Penangkapan mantan presiden Filipina, Rodrigo Duterte, oleh Pengadilan Kriminal Internasional (ICC) telah menyebabkan perpecahan di kalangan masyarakat Filipina. Sebagian mendukung tindakan tersebut, sementara kelompok yang lebih besar mengecamnya. Situasi ini semakin menajamkan skisma yang sudah ada sebelumnya. Tokoh-tokoh antipemerintah, termasuk di antaranya dari pemerintahan saat ini di bawah kepemimpinan Ferdinand “Bongbong” Marcos Jr, memberikan kritik tajam terhadap penangkapan ini.
Adnan Alonto, mantan Duta Besar Filipina untuk Arab Saudi, yang kini tinggal di California, mengungkapkan bahwa penangkapan Duterte menunjukkan dua aspek penting mengenai pemerintah saat ini. Pertama, ia menilai pemerintah Bongbong Marcos tidak dapat dipercaya, setelah sebelumnya menyatakan tidak akan bekerja sama dengan ICC. Kedua, ia berpendapat bahwa tindakan ini menunjukkan upaya untuk menyingkirkan keluarga Duterte, yang sebelumnya memiliki pengaruh besar di Filipina.
Arnedo Valera, seorang pengacara hak asasi manusia internasional dan tokoh dari partai politik Hakbang ng Maisug, menilai bahwa penangkapan ini bisa menjadi kesalahan politik besar dari pemerintahan Marcos. Ia menyatakan, “Tindakan kurang ajar ini akan menghancurkan koalisi penguasa Marcos yang rapuh, memecah belah pasukan militer dan polisi, serta memicu gelombang protes massa dan keresahan sosial di seluruh negeri.” Valera memperingatkan bahwa langkah tersebut dapat mengguncang kepercayaan investor dan mempercepat potensi perubahan rezim di Filipina.

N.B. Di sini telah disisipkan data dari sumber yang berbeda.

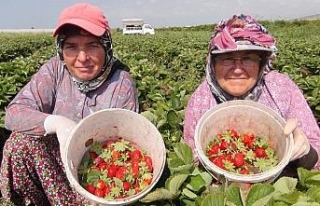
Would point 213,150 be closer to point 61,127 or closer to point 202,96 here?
point 202,96

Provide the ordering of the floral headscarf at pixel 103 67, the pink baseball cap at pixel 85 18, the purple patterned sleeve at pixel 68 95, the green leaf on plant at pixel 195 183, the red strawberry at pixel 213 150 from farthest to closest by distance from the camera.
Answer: the purple patterned sleeve at pixel 68 95
the floral headscarf at pixel 103 67
the pink baseball cap at pixel 85 18
the red strawberry at pixel 213 150
the green leaf on plant at pixel 195 183

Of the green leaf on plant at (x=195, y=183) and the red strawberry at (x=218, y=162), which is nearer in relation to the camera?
the green leaf on plant at (x=195, y=183)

Pendukung setia Duterte, seperti Reynaldo Aralar Jr, mengecam penangkapan ini sebagai ‘penculikan internasional’ dan menyayangkan bagaimana tindakan ini telah menarik perhatian dunia dengan cara yang negatif. “Apa yang terjadi dengan kedaulatan Filipina? Filipina bukan lagi anggota ICC, sehingga tidak ada dasar hukum untuk penangkapan ini,” ungkap Aralar. Ia juga mencatat bahwa tidak ada pejabat tinggi yang memberikan penjelasan terkait situasi ini, menciptakan ketidakpastian di kalangan masyarakat.
Dalam pandangan lain, Teresa Opaon-Ali, pendukung perempuan Duterte dari Davao, melihat penangkapan ini sebagai upaya balas dendam Bongbong Marcos terhadap keluarga Duterte. Ia mengklaim, “Ini menunjukkan pengkhianatan, tidak ada kesetiaan dan rasa terima kasih setelah Duterte membantunya menang.” Opaon-Ali menambahkan bahwa penangkapan Duterte mempermalukan ICC, yang dianggapnya tidak memiliki kewenangan dalam kasus ini.
Di luar dukungan bagi Duterte, berbagai pihak, termasuk akademisi di Indonesia, juga mengecam langkah politik pemerintah Marcos. Anak Agung Banyu Perwita, seorang pakar hubungan internasional, menyatakan bahwa penangkapan ini sangat disayangkan dan berpotensi menimbulkan ketidakstabilan di Filipina. Ia menegaskan pentingnya setiap negara untuk memiliki kebijakan hukum yang tegas terhadap pelanggaran, terutama dalam kasus-kasus yang menyangkut keamanan nasional.
Sementara itu, Indonesia sebagai negara yang memiliki kebijakan tegas terhadap penjahat narkotika, mendorong agar masalah yang melibatkan negara-negara anggota ASEAN diselesaikan melalui mekanisme regional, bukan oleh institusi eksternal seperti ICC. Ini sejalan dengan komitmen ASEAN terhadap kedaulatan negara dan non-intervensi, seperti yang diatur dalam Piagam ASEAN.
Situasi ini mencerminkan ketegangan politik yang masih mengakar dalam sejarah Filipina, serta tantangan bagi pemerintahan Marcos dalam mempertahankan stabilitas dan kepercayaan di antara masyarakatnya. Reaksi terhadap penangkapan Duterte menunjukkan bahwa warisan kepemimpinannya masih mempengaruhi politik dan sosial di Filipina, dan bagaimana perdebatan tentang keadilan dan kedaulatan tetap menjadi isu yang sangat relevan.